After dinner there are usually chores to be done untill about seven or eight in the evening.

The program allows for student to take a second year after having been back home for some time. Their curiculum is the same as first year students but in addition they do the Shikaden temaes. And might be allowed to Kengaku some or all of the Okuden and Betsuden temaes.

During this one year the students gets to participate in a lot of anual and seasonal events. For instance Robiraki, Hatsugama, Rikyuki. In adition you get to study in the very best of environment, with good teachers and appropriate dogu for all seasons.

At the moment (2007) there are about 8 students in this program.

To apply for this program you have to contact your local Urasenke Branch or Affiliation.

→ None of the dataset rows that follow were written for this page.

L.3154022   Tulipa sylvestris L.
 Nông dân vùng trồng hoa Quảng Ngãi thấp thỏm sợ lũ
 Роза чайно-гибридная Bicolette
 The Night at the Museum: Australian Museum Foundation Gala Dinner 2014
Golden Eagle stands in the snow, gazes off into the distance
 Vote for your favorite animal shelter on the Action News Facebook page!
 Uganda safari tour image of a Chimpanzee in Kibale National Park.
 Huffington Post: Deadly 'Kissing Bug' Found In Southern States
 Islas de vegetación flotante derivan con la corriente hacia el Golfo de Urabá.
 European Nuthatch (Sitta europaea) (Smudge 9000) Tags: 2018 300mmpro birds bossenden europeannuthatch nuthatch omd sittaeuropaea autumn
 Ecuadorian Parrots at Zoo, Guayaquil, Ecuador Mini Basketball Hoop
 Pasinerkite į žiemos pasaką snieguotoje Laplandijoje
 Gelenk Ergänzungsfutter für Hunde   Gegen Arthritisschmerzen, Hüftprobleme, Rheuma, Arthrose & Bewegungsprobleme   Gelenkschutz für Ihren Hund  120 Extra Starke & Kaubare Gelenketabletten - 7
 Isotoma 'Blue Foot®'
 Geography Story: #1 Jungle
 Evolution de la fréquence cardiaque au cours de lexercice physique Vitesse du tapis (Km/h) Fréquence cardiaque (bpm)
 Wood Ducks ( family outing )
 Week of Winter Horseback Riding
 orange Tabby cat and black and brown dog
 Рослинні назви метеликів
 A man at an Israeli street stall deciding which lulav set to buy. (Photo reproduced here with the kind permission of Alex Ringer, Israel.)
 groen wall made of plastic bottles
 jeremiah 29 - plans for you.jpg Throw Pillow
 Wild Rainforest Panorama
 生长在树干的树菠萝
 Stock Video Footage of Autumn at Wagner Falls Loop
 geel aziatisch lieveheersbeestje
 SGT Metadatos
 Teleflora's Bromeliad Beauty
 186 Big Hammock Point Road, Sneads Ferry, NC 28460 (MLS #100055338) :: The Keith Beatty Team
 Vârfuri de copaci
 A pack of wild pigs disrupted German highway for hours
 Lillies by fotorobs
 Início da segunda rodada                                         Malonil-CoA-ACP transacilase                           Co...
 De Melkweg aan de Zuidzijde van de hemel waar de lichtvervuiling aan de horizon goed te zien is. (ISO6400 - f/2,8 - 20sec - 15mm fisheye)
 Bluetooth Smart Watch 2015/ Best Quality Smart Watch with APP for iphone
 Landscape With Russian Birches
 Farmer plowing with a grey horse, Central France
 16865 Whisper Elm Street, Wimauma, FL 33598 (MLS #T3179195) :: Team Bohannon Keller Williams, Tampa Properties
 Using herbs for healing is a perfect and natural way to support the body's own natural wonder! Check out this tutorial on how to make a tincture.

Before you apply you should know that Midorikai is not a one year vacation in Kyoto, it is a hard program with a tight schedule. You should be prepared for the study to take all available time during the week, and often the weekends too. But it is well worth it. People who would like to join Midorikai program should also know that there is Mongen which means you HAVE TO be back in the dormitory before 10 p.m. and you are not allowed to leave it until morning. Summarize: you study from 9 a.m. till 8 p.m. and 10 p.m. you have to back in dormitory. (you have 2 or 3 hours free a day)


In 1970 Hounsai established classes for non japanese speaking students in Japan. In 1973 it was given the name Midorikai. (The official founding papers where amusingly enough signed on April the 1st). Later in 1976 it became a part of Urasenke Chado College.

It started out as classes for people living in Japan, students would attend classes three out of five days a week. But over time it developed in to a full scholarship program for studying tea, and with that studends started attending all days a week, since they no longer needed to keep a day job to support them selves. At this time it was a three year program. But that was made away with over time so to day it is one year, with the possibility of returning later for another year. (Students who wished to attend two concequtive years have not been allowed to do so for some time).